• _Task statement_: Write out exactly the lines running from the line that includes "In the photo" to the end of the data, both ends included, and nothing besides.

[Start]

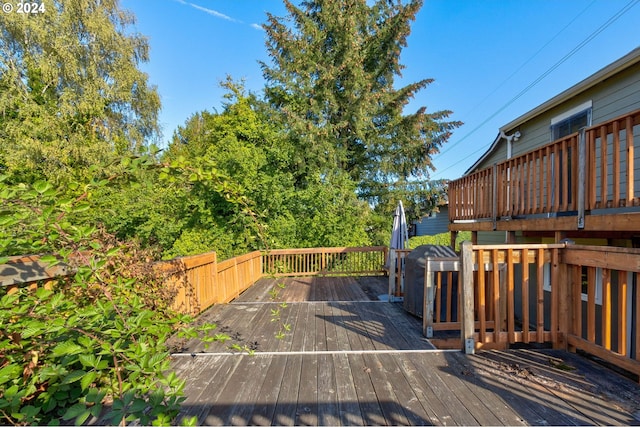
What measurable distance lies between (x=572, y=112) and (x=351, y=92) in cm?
849

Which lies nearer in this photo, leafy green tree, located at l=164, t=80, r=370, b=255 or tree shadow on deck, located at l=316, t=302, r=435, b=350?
tree shadow on deck, located at l=316, t=302, r=435, b=350

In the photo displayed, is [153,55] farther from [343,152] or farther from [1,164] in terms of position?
[343,152]

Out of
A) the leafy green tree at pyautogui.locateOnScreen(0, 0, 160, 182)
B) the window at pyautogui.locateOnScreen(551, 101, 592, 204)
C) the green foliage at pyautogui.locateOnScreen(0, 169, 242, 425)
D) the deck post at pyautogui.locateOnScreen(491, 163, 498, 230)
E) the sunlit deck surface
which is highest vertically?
the leafy green tree at pyautogui.locateOnScreen(0, 0, 160, 182)

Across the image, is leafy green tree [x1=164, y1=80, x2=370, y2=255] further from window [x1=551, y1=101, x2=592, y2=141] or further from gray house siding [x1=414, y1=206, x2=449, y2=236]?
gray house siding [x1=414, y1=206, x2=449, y2=236]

[End]

• _Reply to the exercise_:
In the photo displayed, is [153,55] farther from [343,152] or farther from [1,164] in terms of position?
[343,152]

Out of
A) the leafy green tree at pyautogui.locateOnScreen(0, 0, 160, 182)
B) the window at pyautogui.locateOnScreen(551, 101, 592, 204)
C) the green foliage at pyautogui.locateOnScreen(0, 169, 242, 425)
D) the deck post at pyautogui.locateOnScreen(491, 163, 498, 230)
E) the sunlit deck surface
which is highest vertically?
the leafy green tree at pyautogui.locateOnScreen(0, 0, 160, 182)

Across the image, is leafy green tree [x1=164, y1=80, x2=370, y2=255] further from window [x1=551, y1=101, x2=592, y2=141] or further from gray house siding [x1=414, y1=206, x2=449, y2=236]?
gray house siding [x1=414, y1=206, x2=449, y2=236]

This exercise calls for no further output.